There are two major numpy based methods for saving objects: saving them as a text file, or as a numpy-specific binary file. The first option is very similar to a csv file, the second preserves the numpy structure (like python's pickle library). The way to use these methods are:

- `numpy.savetxt(filename, array)` : save an array to a text file. 
- `numpy.save(filename, array)` : save an array to a binary file in numpy `.npy` format.

The corresponding functions for reading these formats are `numpy.loadtxt()` and `numpy.load()`.

## Exercise 2.7

Part 1: Generate a one dimensional array. Save to disk as a text file, and as a npy file. Create a new array that is based on reading the array back from the text file, and a new array that is based on the npy file. Is the information preserved in both formats?

Part 2: Repeat part 1 with a two-dimensional array and then a three-dimensional array. What works and what does not?

## 2.8 Structured arrays

A structured array is fundamentally different than a numpy array. Structured arrays are two-dimensional arrays in which each column can be a different datatype. They are particularly useful for loading and working with tabular data with heterogeneous column types. 

## 2.8.1 Creating structured arrays 

One of the possible ways to specify a structured array is to use a list of tuples as `dtype`:
A tuple is specified with the name of the column and the type of data in each column in the array. For example: 

In [26]:
dtype = [('Name', 'U10'), ('Country', 'U10'), ('Area', 'float64')]
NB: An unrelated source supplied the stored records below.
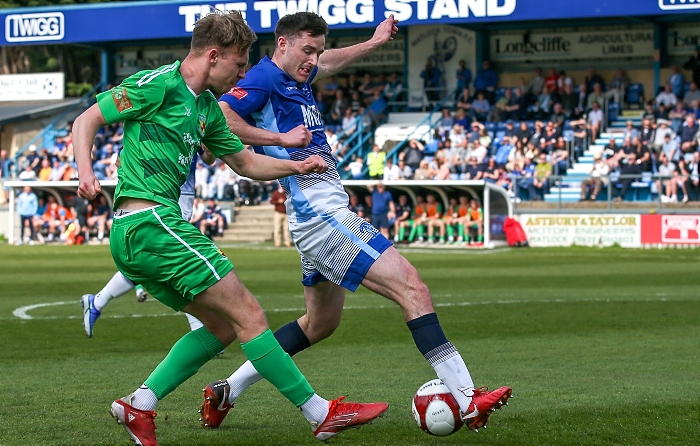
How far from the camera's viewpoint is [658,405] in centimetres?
650

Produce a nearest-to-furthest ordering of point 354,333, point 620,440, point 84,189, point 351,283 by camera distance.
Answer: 1. point 84,189
2. point 620,440
3. point 351,283
4. point 354,333

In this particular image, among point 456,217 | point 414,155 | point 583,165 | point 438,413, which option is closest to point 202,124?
point 438,413

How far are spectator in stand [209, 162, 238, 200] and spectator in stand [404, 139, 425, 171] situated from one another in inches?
222

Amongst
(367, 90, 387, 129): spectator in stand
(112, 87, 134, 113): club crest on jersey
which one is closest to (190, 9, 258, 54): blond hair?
A: (112, 87, 134, 113): club crest on jersey

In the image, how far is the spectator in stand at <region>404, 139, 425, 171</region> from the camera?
30.8 metres

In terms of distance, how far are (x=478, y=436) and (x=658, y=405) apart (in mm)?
1365

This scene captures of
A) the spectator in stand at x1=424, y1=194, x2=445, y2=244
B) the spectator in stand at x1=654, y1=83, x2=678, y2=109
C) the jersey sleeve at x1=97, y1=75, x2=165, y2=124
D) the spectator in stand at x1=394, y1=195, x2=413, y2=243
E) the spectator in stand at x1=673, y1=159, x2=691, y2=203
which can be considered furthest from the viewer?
the spectator in stand at x1=654, y1=83, x2=678, y2=109

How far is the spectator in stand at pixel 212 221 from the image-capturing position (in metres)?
31.6

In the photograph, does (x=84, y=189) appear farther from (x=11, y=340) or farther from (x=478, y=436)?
(x=11, y=340)

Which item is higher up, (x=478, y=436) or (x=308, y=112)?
(x=308, y=112)

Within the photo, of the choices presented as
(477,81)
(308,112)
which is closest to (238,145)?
(308,112)

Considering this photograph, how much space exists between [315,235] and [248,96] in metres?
0.91

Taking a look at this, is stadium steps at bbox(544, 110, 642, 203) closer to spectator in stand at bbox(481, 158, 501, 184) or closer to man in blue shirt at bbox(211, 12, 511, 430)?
spectator in stand at bbox(481, 158, 501, 184)

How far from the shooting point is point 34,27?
1481 inches
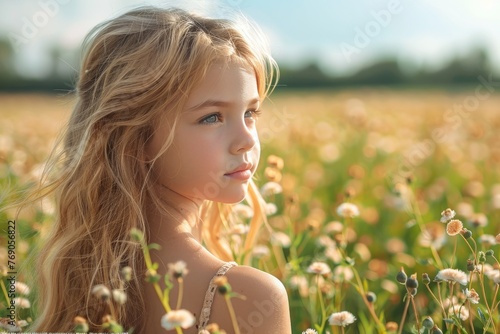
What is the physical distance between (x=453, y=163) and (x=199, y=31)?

The content of the array can then be given as a list of tuples, like so:

In [27]:
city = numpy.array([('Amsterdam', 'Netherlands', 219.3),
                    ('Paris',     'France',      105.4 ),
                    ('Barcelona', 'Spain',       101.9 )],
                     dtype=dtype)
print( city )

[('Amsterdam', 'Netherland',  219.3) ('Paris', 'France',  105.4)
 ('Barcelona', 'Spain',  101.9)]


## Exercise 2.8.1.1

Modify the code above to determine what happens when you use a list of lists instead of a list of tuples to define the types? Or when specifying the values in a structured array?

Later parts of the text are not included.